I can't stand that "you've done something so bad, but you've got to guess what it is" behaviour.
It's so, so frustrating.
Have a bloody good row!

grandtanteJE65 Sat 02-Apr-22 14:29:00

We are seeing the same tendency of an increase in single mothers in Denmark too.

And here it is not hard to bring a paternity suit and receive child support, as every midwife can and will advise a single mother to do so, and put her in touch with a social worker.

AND since the 1970's social services pay out the child support to the parent with whom the child is actually living and recoups it from the other parent, so no-one is in the futile position of having the legal right to receive child support, but no means of getting an insolvent, or uncaring, parent of a child to pay up.

Talking to young mothers, whether those in committed relationships or single mothers, I have been startled over the past twenty years by the increasing number who bluntly state, "She/ he is MY child. I make the decisions, and if the child's father doesn't like it, he can lump it."

I am not claiming that all young mothers think like this, but a growing proportion seem to be adopting this outlook, even when the child's father is happy and willing to take his share of the raising of the child.
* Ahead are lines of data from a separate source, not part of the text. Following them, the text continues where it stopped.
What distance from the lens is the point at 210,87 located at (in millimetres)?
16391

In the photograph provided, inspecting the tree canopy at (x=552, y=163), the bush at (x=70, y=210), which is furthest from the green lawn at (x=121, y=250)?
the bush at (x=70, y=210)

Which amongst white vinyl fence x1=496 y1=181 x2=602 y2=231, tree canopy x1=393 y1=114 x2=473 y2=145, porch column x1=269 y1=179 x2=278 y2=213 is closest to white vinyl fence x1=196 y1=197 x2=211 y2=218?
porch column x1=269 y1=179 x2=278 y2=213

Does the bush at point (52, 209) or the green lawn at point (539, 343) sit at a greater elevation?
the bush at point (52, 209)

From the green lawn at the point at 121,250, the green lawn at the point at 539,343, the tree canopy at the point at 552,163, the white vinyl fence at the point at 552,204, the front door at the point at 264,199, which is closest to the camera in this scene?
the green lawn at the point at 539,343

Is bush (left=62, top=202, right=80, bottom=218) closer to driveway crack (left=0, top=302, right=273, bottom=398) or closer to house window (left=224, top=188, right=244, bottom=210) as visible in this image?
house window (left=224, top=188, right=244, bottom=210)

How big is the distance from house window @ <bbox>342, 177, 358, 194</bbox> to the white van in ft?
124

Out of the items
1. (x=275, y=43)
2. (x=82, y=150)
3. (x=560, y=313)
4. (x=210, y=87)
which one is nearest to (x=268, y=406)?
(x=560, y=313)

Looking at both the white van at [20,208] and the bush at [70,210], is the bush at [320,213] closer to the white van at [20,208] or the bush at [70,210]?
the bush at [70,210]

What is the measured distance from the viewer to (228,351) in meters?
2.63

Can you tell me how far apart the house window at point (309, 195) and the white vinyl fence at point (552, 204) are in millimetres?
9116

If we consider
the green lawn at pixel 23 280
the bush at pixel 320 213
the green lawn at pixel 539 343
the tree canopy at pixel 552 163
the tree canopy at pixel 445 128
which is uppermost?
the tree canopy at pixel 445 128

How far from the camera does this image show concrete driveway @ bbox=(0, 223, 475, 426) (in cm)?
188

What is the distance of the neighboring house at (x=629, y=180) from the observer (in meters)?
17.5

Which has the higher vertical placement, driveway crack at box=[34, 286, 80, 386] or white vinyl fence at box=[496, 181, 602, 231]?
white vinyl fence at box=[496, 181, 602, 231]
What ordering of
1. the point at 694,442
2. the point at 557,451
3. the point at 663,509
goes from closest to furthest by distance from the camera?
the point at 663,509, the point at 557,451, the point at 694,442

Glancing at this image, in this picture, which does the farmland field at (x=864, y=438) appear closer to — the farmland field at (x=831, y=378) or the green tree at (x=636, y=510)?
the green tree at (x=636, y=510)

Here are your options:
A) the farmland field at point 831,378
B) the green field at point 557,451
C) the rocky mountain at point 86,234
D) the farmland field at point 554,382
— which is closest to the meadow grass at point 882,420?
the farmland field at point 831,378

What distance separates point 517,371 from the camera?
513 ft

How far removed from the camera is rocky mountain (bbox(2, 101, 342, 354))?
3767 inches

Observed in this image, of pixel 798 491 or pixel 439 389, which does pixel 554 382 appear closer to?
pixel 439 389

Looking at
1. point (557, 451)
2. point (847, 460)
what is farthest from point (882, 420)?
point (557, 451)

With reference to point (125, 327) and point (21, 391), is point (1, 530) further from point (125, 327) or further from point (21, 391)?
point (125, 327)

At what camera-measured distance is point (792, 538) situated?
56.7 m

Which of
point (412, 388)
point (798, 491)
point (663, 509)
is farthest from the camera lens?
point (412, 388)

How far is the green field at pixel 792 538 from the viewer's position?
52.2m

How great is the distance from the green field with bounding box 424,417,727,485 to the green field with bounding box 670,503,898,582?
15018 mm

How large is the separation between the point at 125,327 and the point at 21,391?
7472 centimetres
If this is becoming a dominating tendency, then I can begin to understand the "invisible" fathers. Parenting should be a joint task and a joint pleasure, but can only be so, if both parents see it as a joint venture.

Then there are, more understandably, the women who discover that they are pregnant, either because they took a chance, or because contraception let them down, and who decide against abortion.

Those who know full well that the man in the case has no desire for children, quite rightly and fairly, in my opinion, decide to go it alone.

Some of them may not have told the man that he is the father of their child, others have, but have waived their right to child support, as they feel that their decision to have the baby, conceived as "an accident" is not one they should force upon an unwilling father in a day and age where legal abortion is possible and only frowned upon by a small majority.